### Source passage

How Clean is the Air in Your Neighborhood? This New Northeastern Project Aims to Find Out
CEE Professor Yang Zhang who leads the interdisciplinary impact engine team, iSUPER, is installing over 100 stationary pollution sensors in Brookline and Chelsea and using a mobile lab to measure air quality block-by-block in Greater Boston municipalities, aiming to identify hyperlocal hotspots and support strategies to reduce air pollution.
All neighborhoods are not created equal when it comes to air quality.
Power plants, idling traffic, diesel trucks shipping goods and even the corner restaurant create different pollution signatures for different locations within cities and towns.
This summer, experts from Northeastern University are embarking on a multi-year quest to come up with block-by-block air quality insights in Boston-area municipalities.
The members of the interdisciplinary impact engine, known as iSUPER, will install more than 100 stationary pollution sensors in Brookline and Chelsea, and also explore Greater Boston streets in a van outfitted with monitoring equipment to detect greater variety of pollutants on a sub-neighborhood level.
“Cities and towns have been making air pollution control decisions based on a few limited monitoring stations and regional averages,” says Yang Zhang, a Northeastern professor heading the iSUPER team.
“Our focus is identifying hyperlocal hotspots, eventually in real time, to support strategies to reduce it or remove it,” she says.
“I just feel we have this opportunity to do so much better in this area we know is critical for public health,” says team member and Northeastern assistant professor Amy Mueller, who is working with municipal officials and community groups to identify air quality concerns.
So far the iSUPER team has overseen the installation of eight of the solar-powered sensors in Brookline and Chelsea in collaboration with the Massachusetts Department of Environmental Protection (DEP).
Candidate locations for the rest of the sensor fleet are being identified through a collaborative process with municipal officials and community partners.
Team members will also hit the road in the Greater Boston area in a white van wrapped in the university logo. The vehicle is equipped with research-grade air quality instruments that can measure ultrafine particles and other types of pollution that stationary sensors cannot detect.
“We plan to drive the vehicle in busy streets and several neighborhoods 10 to 20 times a day to better understand how things vary over time, an important thing for people to know in making decisions about their own activities,” Zhang says.
The van, outfitted by a company run by Northeastern alumnus John Wilbur, arrived June 20, in time to study air quality impacts of the fireworks during the upcoming holiday.
“July 4 is one national holiday I don’t want to miss because firework emissions contribute a lot to fine particulate concentrations (in the air),” Zhang says. “Oftentimes you see peak measurements three to five times higher than average.”
High levels of air pollution most affect children, the elderly and low-income individuals, causing an estimated 7 million premature deaths around the globe each year, according to the World Health Organization.
Air pollution “increases the risk of respiratory infections, heart disease and lung cancer,” WHO says, adding that fine particulate matter that penetrates deep into lung passageways is most closely associated with “excessive premature mortality.”
Mueller says the plan is for the iSUPER project to last at least five years, with the next activity after sensor installation being establishment of a data portal where communities can access and explore air quality measurements from the stationary sensors and mobile lab.
Figuring out how to convert the raw data into insightful information “is a big part of this project,” Mueller says. “Lots of times what we want to know isn’t just the measurement but also what it implies—what was the source? How frequently does this affect people? And most importantly—what might we be able to do to change things?”

### Extracted material
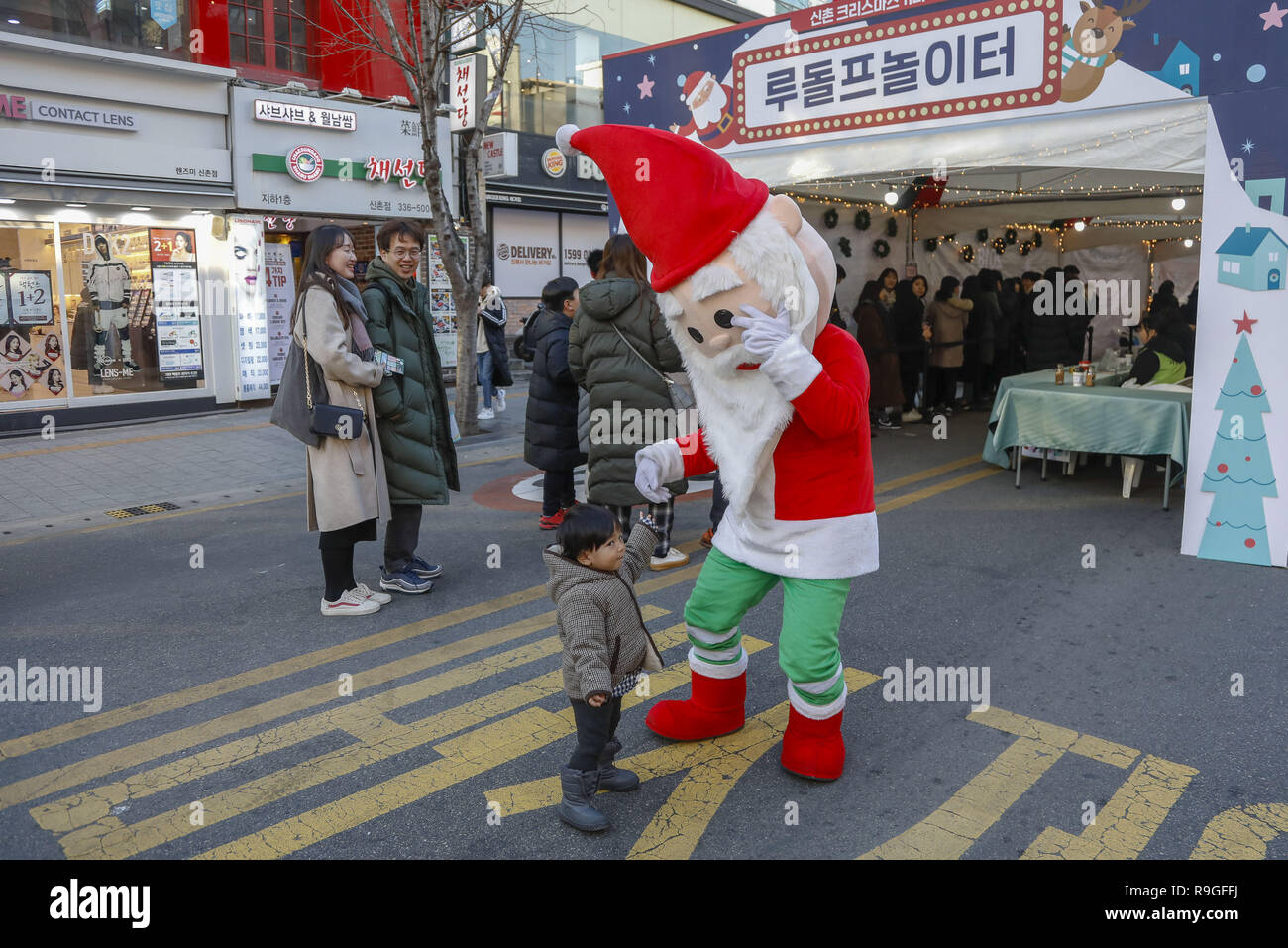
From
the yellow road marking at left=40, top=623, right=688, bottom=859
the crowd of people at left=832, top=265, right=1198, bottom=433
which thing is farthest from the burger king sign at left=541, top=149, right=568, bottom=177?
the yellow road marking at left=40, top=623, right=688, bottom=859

### Problems to work on
**a)** Return the stretch of the air quality article from "How Clean is" through "in Boston-area municipalities.", word for word.
**b)** List the health risks that, according to the WHO quote in the air quality article, air pollution increases.
The rows have nothing to do with what is asked here.

### Results in order
**a)**
How Clean is the Air in Your Neighborhood? This New Northeastern Project Aims to Find Out
CEE Professor Yang Zhang who leads the interdisciplinary impact engine team, iSUPER, is installing over 100 stationary pollution sensors in Brookline and Chelsea and using a mobile lab to measure air quality block-by-block in Greater Boston municipalities, aiming to identify hyperlocal hotspots and support strategies to reduce air pollution.
All neighborhoods are not created equal when it comes to air quality.
Power plants, idling traffic, diesel trucks shipping goods and even the corner restaurant create different pollution signatures for different locations within cities and towns.
This summer, experts from Northeastern University are embarking on a multi-year quest to come up with block-by-block air quality insights in Boston-area municipalities.

**b)**
Respiratory infections
Heart disease
Lung cancer